> _Tasks to complete_
- A) Reproduce the part of the annual earnings passage starting at "In the full" and ending at "to $4.1 billion.".
- B) Resume the passage on annual sales and earnings results, writing on from its last sentence.

Management issued its projections for 2016 (fiscal year ending January 31, 2017) calling for minimal growth in net sales on a constant-exchange-rate basis, and net earnings ranging from unchanged to a mid-single-digit decline compared with $3.83 in 2015, and free cash flow of at least $400 million.
In the full year
On a constant-exchange-rate basis, worldwide net sales rose 2% due to higher sales in Asia-Pacific, Japan and Europe and comparable store sales were equal to the prior year. Reported in U.S. dollars, worldwide net sales declined 3% to $4.1 billion.
Net earnings of $493.8 million, or $3.83 per diluted share (excluding pre-tax charges of $37.9 million for two impairments of a loan made to a diamond mining company and $8.8 million for staffing and occupancy reductions) were 9% lower than last year's $545.1 million, or $4.20 per diluted share, which had excluded a debt extinguishment charge; the decline was due to lower sales and higher selling, general and administrative (SG&A) expenses partly offset by a higher gross margin.
On a reported basis, which included the charges in both years, net earnings per diluted share of $3.59 were 4% below the prior year.

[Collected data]
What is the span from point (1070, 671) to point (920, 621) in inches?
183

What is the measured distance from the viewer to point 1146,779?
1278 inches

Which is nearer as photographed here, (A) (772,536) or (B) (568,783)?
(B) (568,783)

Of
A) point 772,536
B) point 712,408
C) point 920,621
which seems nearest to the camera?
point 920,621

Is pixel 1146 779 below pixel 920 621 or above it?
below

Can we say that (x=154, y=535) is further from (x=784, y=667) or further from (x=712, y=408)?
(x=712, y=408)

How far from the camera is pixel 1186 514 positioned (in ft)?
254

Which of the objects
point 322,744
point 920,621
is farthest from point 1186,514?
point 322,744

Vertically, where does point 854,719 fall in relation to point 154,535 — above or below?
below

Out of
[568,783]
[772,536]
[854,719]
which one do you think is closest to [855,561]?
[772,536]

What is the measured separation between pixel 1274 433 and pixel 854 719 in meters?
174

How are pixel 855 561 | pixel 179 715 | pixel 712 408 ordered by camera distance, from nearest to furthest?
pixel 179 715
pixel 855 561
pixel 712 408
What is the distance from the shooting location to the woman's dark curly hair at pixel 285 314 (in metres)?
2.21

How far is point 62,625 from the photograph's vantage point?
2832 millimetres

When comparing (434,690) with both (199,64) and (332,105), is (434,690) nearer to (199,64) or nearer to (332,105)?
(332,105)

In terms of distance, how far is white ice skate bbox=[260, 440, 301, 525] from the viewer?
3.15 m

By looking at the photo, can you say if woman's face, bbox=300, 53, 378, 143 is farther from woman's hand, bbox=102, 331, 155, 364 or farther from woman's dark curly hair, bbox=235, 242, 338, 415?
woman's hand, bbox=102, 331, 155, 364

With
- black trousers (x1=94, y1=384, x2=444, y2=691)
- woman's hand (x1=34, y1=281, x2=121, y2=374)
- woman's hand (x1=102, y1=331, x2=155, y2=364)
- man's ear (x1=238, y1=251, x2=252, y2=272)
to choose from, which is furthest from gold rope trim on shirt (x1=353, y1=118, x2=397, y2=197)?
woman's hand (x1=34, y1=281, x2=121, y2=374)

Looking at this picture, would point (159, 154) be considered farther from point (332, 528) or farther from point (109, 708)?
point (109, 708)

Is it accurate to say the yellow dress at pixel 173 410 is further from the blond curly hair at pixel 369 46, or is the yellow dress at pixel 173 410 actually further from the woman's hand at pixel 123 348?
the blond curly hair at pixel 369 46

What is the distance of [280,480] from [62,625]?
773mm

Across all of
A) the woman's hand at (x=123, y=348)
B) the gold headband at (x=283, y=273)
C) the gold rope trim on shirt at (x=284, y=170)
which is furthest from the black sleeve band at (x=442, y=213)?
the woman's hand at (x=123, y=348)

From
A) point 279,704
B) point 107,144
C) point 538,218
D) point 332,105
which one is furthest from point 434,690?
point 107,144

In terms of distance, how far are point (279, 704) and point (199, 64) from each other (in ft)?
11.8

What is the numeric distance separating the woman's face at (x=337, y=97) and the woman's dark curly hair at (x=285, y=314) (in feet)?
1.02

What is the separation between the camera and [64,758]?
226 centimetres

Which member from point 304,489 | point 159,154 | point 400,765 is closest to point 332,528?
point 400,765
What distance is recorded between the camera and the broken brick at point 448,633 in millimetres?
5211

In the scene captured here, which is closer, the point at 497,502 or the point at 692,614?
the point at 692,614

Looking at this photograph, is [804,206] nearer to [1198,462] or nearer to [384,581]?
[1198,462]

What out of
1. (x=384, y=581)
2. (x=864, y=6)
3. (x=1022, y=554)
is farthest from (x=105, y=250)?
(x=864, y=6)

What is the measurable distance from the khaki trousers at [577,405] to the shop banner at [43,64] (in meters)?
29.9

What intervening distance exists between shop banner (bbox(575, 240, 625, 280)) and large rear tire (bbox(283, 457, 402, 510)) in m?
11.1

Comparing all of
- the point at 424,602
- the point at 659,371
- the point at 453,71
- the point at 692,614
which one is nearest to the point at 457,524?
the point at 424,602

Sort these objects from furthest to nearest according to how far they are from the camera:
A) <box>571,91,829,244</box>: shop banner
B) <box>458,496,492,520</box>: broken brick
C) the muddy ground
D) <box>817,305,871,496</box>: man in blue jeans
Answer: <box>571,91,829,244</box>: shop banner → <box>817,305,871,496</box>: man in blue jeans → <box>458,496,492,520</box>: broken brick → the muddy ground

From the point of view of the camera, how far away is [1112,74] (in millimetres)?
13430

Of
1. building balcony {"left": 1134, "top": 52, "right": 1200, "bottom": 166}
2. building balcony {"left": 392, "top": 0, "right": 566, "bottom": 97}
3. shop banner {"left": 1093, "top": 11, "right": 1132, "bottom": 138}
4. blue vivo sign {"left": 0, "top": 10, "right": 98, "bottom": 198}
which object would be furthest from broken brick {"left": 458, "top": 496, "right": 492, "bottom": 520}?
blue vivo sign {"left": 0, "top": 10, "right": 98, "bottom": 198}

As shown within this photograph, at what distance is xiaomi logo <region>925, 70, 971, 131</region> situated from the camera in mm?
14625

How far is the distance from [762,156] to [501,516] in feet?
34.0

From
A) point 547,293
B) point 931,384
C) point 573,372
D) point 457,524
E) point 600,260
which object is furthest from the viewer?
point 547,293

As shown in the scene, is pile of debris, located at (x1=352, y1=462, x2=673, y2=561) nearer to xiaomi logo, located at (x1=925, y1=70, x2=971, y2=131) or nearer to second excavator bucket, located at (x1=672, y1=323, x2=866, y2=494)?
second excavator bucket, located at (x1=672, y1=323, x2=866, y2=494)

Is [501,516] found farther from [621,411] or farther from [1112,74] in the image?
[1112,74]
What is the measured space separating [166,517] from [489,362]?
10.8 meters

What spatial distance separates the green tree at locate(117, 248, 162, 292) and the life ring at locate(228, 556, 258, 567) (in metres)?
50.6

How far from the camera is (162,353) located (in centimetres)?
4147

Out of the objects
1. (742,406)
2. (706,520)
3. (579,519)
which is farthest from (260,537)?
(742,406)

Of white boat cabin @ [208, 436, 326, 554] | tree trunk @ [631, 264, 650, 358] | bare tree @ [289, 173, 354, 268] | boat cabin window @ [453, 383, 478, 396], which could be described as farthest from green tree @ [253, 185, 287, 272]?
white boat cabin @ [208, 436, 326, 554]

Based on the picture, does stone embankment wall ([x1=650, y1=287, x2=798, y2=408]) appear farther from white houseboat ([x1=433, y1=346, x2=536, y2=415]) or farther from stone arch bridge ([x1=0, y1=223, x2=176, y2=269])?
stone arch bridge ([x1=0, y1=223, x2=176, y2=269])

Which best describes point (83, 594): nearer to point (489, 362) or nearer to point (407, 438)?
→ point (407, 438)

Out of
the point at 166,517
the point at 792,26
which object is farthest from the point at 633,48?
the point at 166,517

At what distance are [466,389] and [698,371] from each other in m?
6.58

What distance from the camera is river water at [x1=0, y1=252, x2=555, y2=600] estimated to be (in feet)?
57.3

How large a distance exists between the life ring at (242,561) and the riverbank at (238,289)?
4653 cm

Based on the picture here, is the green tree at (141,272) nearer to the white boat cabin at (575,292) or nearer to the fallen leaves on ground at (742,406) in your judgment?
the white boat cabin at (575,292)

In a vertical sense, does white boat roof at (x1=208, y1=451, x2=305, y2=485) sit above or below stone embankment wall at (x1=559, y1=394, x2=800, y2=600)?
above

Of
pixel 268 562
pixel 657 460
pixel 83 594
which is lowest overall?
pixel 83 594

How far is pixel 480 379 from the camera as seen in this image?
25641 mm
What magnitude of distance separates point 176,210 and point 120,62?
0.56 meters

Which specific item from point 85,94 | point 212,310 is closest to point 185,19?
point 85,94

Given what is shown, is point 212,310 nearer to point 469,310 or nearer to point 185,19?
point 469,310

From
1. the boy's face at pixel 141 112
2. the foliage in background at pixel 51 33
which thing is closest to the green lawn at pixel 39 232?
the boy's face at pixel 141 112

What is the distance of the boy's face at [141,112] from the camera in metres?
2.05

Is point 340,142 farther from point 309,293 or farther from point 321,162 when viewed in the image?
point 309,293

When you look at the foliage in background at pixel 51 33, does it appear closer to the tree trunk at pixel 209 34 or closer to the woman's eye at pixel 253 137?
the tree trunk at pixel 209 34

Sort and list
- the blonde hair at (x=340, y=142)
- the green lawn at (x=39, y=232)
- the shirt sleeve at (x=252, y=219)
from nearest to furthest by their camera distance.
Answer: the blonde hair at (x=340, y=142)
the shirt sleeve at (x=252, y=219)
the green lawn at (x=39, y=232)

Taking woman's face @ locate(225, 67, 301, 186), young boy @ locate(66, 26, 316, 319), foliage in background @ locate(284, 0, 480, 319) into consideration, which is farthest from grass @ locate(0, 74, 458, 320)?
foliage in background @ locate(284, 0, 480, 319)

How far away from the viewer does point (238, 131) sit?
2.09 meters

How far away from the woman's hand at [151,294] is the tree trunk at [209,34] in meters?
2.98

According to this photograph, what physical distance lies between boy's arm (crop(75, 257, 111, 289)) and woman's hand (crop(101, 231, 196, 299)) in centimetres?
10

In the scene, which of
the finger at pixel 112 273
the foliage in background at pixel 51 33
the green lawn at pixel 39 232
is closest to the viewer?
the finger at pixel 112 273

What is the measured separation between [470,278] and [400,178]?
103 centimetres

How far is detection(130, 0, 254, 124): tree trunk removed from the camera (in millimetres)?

> _Answers to the exercises_
- A)
In the full year
On a constant-exchange-rate basis, worldwide net sales rose 2% due to higher sales in Asia-Pacific, Japan and Europe and comparable store sales were equal to the prior year. Reported in U.S. dollars, worldwide net sales declined 3% to $4.1 billion.

- B)
In the fourth quarter
On a constant-exchange-rate basis, worldwide net sales declined 2%, reflecting lower sales in the Americas and Asia-Pacific and sales growth in Japan and Europe and comparable store sales declined 5%. Reported in U.S. dollars, worldwide net sales of $1.2 billion were 6% lower than the prior year.
Net earnings of $186.8 million, or $1.46 per diluted share (excluding pre-tax charges of $28.3 million for impairment of a loan made to a diamond mining company and $8.8 million for staffing and occupancy reductions, declined from $196.2 million, or $1.51 per diluted share in the prior year; the decline reflected a lack of sales leverage on higher selling, general and administrative expenses partly offset by a higher gross margin.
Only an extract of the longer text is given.